The SPVs have been servicing their debt obligations on time so far and the escrow accounts, into which the cash flows from the projects accumulates and is then paid out to the bond holders, continue to hold adequate funds to service the debt. “If a resolution does not happen, it may put into question other similar structures and have a negative impact on investor confidence in debt funds,” said Arvind Chari, head-fixed income and alternatives, Quantum Advisors Pvt. Ltd.
What it means for you
“I don’t see this situation having a contagion impact leading to outflows in the asset management industry as a whole. Affected schemes have already marked down the exposure and that reflects in the NAVs,” said Iyer.
To put it in perspective, the HDFC Short Term Debt fund has an AUM of around ₹8,985 crore (as on 31 December 2018) of which the exposure to HREL was 0.55% or ₹49 crore. Similarly, the exposure of Aditya Birla Short Term Opportunities Fund to JRPICL stood at 1.15% of the AUM of ₹3,925 crore (as of 31 December 2018) or ₹45 crore and that of UTI Bond fund to JSEL stood at 5.98% on an AUM of ₹802 crore or ₹47 crore. But however small the impact, the return from the funds will be lower to the extent of the hit the NAV takes due to the event, unless there is a ruling in favour of the lenders going forward and recoveries happen. All the funds have high ratings from agencies tracking and ranking MF schemes, indicating high level of confidence in the quality of the schemes’ portfolios.
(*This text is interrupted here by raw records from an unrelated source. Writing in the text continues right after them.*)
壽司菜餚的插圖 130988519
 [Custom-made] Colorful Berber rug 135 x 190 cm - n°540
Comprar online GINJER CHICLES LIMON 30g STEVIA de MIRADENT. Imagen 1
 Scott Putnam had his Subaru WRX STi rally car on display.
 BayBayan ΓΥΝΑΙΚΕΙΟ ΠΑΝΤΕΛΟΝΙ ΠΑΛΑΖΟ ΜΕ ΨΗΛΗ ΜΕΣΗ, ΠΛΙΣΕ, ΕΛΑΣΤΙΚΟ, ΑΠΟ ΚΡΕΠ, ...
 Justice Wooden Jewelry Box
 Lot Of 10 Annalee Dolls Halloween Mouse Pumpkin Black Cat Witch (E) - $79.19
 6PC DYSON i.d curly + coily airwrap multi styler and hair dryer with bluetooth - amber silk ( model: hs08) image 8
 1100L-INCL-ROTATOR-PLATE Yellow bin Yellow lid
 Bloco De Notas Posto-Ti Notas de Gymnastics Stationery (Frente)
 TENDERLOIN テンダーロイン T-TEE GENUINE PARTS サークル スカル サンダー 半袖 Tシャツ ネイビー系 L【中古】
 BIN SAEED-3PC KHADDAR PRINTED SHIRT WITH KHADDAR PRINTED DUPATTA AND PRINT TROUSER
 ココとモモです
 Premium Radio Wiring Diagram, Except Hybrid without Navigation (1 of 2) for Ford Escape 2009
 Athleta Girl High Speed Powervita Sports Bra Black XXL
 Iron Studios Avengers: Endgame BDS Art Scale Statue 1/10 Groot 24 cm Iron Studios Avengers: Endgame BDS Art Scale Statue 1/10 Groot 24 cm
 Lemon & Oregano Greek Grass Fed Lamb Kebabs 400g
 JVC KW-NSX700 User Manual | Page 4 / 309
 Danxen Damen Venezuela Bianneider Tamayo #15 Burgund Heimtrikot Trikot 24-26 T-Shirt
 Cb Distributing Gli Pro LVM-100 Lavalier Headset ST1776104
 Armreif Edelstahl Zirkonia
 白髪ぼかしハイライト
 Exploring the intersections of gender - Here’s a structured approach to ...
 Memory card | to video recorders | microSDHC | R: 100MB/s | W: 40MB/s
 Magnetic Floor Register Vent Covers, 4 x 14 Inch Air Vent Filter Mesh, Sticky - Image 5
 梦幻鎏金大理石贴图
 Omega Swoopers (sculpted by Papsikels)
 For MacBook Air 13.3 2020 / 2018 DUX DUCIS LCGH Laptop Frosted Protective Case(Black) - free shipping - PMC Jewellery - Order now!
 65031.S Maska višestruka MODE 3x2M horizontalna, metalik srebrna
The HDFC Short-Term Bond fund is part of the Mint 30 basket and we see no reason to question its eligibility as of now. Investors who are holding the schemes need not consider exiting for now. “Wherever there is an exposure to the IL&FS SPVs, mark down has happened. We are telling clients not to exit in panic. We continue to watch the developments closely. The question is whether the resolution will happen quickly or not,” said Roopali Prabhu, director and head investment products, Sanctum Wealth Management.
New investors should wait and watch how the situation plays out before considering fresh investments into the schemes.